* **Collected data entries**
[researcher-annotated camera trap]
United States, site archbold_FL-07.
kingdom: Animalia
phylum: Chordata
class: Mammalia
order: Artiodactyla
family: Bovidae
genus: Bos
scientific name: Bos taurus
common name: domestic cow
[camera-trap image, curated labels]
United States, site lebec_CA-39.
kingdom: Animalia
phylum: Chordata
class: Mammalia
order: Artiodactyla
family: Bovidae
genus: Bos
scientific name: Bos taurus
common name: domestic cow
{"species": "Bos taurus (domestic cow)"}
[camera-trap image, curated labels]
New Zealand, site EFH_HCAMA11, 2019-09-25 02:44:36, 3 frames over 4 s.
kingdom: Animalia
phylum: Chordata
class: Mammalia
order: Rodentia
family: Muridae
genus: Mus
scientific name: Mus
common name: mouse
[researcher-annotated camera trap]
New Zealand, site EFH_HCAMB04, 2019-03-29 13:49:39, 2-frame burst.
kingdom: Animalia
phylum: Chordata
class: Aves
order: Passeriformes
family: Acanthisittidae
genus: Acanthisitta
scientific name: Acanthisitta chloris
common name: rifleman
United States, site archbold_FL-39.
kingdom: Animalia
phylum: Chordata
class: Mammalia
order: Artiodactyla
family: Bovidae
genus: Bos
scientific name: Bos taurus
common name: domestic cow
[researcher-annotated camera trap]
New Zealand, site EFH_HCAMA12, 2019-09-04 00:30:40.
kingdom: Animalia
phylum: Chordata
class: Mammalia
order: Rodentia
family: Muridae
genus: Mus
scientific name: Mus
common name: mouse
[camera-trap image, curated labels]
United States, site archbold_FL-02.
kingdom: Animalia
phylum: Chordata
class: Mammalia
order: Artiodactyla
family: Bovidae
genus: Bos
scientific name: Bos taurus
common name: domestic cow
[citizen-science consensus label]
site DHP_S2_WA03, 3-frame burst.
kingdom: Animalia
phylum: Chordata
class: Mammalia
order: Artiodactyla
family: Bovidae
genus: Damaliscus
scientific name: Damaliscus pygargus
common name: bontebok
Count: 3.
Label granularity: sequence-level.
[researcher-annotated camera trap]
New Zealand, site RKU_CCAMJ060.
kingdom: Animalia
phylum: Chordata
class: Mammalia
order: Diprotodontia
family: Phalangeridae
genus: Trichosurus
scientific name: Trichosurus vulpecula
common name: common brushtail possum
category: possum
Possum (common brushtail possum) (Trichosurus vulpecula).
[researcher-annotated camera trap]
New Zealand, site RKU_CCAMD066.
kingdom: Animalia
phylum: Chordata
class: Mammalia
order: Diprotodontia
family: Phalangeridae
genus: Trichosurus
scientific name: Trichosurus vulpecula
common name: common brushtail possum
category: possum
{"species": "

* **PROBLEM STATEMENT**
Retype each record, matching it exactly.

* **TASK RESPONSE**
[researcher-annotated camera trap]
United States, site archbold_FL-07.
kingdom: Animalia
phylum: Chordata
class: Mammalia
order: Artiodactyla
family: Bovidae
genus: Bos
scientific name: Bos taurus
common name: domestic cow
[camera-trap image, curated labels]
United States, site lebec_CA-39.
kingdom: Animalia
phylum: Chordata
class: Mammalia
order: Artiodactyla
family: Bovidae
genus: Bos
scientific name: Bos taurus
common name: domestic cow
{"species": "Bos taurus (domestic cow)"}
[camera-trap image, curated labels]
New Zealand, site EFH_HCAMA11, 2019-09-25 02:44:36, 3 frames over 4 s.
kingdom: Animalia
phylum: Chordata
class: Mammalia
order: Rodentia
family: Muridae
genus: Mus
scientific name: Mus
common name: mouse
[researcher-annotated camera trap]
New Zealand, site EFH_HCAMB04, 2019-03-29 13:49:39, 2-frame burst.
kingdom: Animalia
phylum: Chordata
class: Aves
order: Passeriformes
family: Acanthisittidae
genus: Acanthisitta
scientific name: Acanthisitta chloris
common name: rifleman
United States, site archbold_FL-39.
kingdom: Animalia
phylum: Chordata
class: Mammalia
order: Artiodactyla
family: Bovidae
genus: Bos
scientific name: Bos taurus
common name: domestic cow
[researcher-annotated camera trap]
New Zealand, site EFH_HCAMA12, 2019-09-04 00:30:40.
kingdom: Animalia
phylum: Chordata
class: Mammalia
order: Rodentia
family: Muridae
genus: Mus
scientific name: Mus
common name: mouse
[camera-trap image, curated labels]
United States, site archbold_FL-02.
kingdom: Animalia
phylum: Chordata
class: Mammalia
order: Artiodactyla
family: Bovidae
genus: Bos
scientific name: Bos taurus
common name: domestic cow
[citizen-science consensus label]
site DHP_S2_WA03, 3-frame burst.
kingdom: Animalia
phylum: Chordata
class: Mammalia
order: Artiodactyla
family: Bovidae
genus: Damaliscus
scientific name: Damaliscus pygargus
common name: bontebok
Count: 3.
Label granularity: sequence-level.
[researcher-annotated camera trap]
New Zealand, site RKU_CCAMJ060.
kingdom: Animalia
phylum: Chordata
class: Mammalia
order: Diprotodontia
family: Phalangeridae
genus: Trichosurus
scientific name: Trichosurus vulpecula
common name: common brushtail possum
category: possum
Possum (common brushtail possum) (Trichosurus vulpecula).
[researcher-annotated camera trap]
New Zealand, site RKU_CCAMD066.
kingdom: Animalia
phylum: Chordata
class: Mammalia
order: Diprotodontia
family: Phalangeridae
genus: Trichosurus
scientific name: Trichosurus vulpecula
common name: common brushtail possum
category: possum
{"species": "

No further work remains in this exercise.